Thursday 27 June 2013

10 Highlights from Uganda so far

My time in Uganda is flying by. I can't believe it's been five weeks already. Here are ten great things about my experience that I haven't yet mentioned much about.

10. The children

As you may know, kids are just "eh" in my book. Unless they are related to me or they are reasonable and quiet. So... basically adults.

The same goes for the kids here. Most are loud and annoying. But they have their moments. Sometimes they're just too loud and ridiculous to ignore.

"Baby Kayla," our two-year-old neighbor.
On a scale of 1 to annoying, she's only
a 4. Mostly because she's cute and can sing.

Joshua. He is a terror. He stole part of my last
chocolate bar from my room once and I'm still mad.

Jonah. Screeches all day long. Rarely
wears pants. Even when he wears shoes.
BEASTS
NICOLE. I LOVE HER.
She's very thoughtful for an 18-month old.
AND SHE NEVER CRIES.
9. Beautiful scenery

Once you leave the bumpy, rubbish-filled, chicken-infested streets of Lugazi, you're surrounded by some stunning-ass scenery. Rolling green hills, tea and sugar fields, rain forests.... you get the idea.

Even in town we've got some nice areas. We've started to learn the roads around the Mehta sugar plantation and golf course for morning runs. There are some great views along the way.

According to Luta, this road was featured in The Last King
of Scotland. Apparently he was in the scene.


8. Kampala's Dunkin' Donuts knock-off

The sign makes me homesick!

Well, not really. I don't actually like Dunkin's much. (Sorry, Katie. Though I doubt you read this blog.) But the best part was that the food at Cafe Javas is actually edible. And the coffee was amazing. Well done, Uganda.

7. Brenda

Brenda is our cook who makes us breakfast and dinner during the week. Though a bit quiet and reserved, she'll sometimes surprise you with long-winded stories ranging from cooking to Jesus to the rule of Idi Amin, the horrible Ugandan dictator of the 1970s.

We made a cake with Brenda one day on a charcoal stove.
Cakes are not easy to come by in Uganda, maybe because
ovens are not common.
I've had better cakes before. But we had fun baking it.
Brenda was pretty happy. Look at her awesome gomesi!
6. Weddings

Oh wait, that's a lie. In my experience, Cameroonian funerals are more exciting than Ugandan weddings.

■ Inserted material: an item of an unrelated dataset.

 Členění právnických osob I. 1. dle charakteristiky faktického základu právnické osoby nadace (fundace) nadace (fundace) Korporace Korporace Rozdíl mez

At Ugandan weddings, there is no dancing, pretty much all 200 guests feel inclined to make long-winded speeches, AND the tiny piece of cake you might get at the end is super dry and not worth the seven hours you stared at it during the speeches.

I'm going to another wedding tomorrow. BAH.

At the wedding. The photo looks vintage because it's a
photo of a photo. We didn't want to pay the photographer
for his photo so Angela just took matters into her own
hands when he wasn't looking.

5. Musana's partnership with Living Water!

On a more serious note, I've been pretty excited that Musana is now linked with Living Water, a local health clinic. The artisans and their families will receive free and discounted services there and we hope it'll encourage them to get medical attention more frequently. More about this here (yes, I am linking to another blog post I wrote).

Eve and Nicole (her daughter) with their Living Water
membership card. This was an excuse to include another
photo of Nicole.

4. Birthday party

The birthday party we went to the other night for the six-year-old son of Musana's manager, Tina, was pretty great. Good food, great company, and few children. Awesome cake. Tina made sure of this after I told her the story of the disastrous wedding cake saga.

I liked that Tina basically directed the guests (us) to do the cooking. It made me feel like I was home cooking with family or friends before a party.

After we had cake, we didn't have to hang around for eons, which happens often at Ugandan events. Tina said "OKAY THANK YOU GO HOME." Love that woman.

Birthday boy, Chris.
Tina is Musna's manager and her family.
Her story about how she met her husband
is hilarious. In length, it rivals the
"How I Met Your Mother" story line.

3. Public health lessons

So far, it's been interesting and challenging to try to come up with a public health curriculum. I know very little about teaching. And trying to figure out how to communicate very public health messages in a way that makes sense to the women is not always simple.

Still, it's been fun and I think we've made some headway. We just finishing up the nutrition unit and will move to women's health next.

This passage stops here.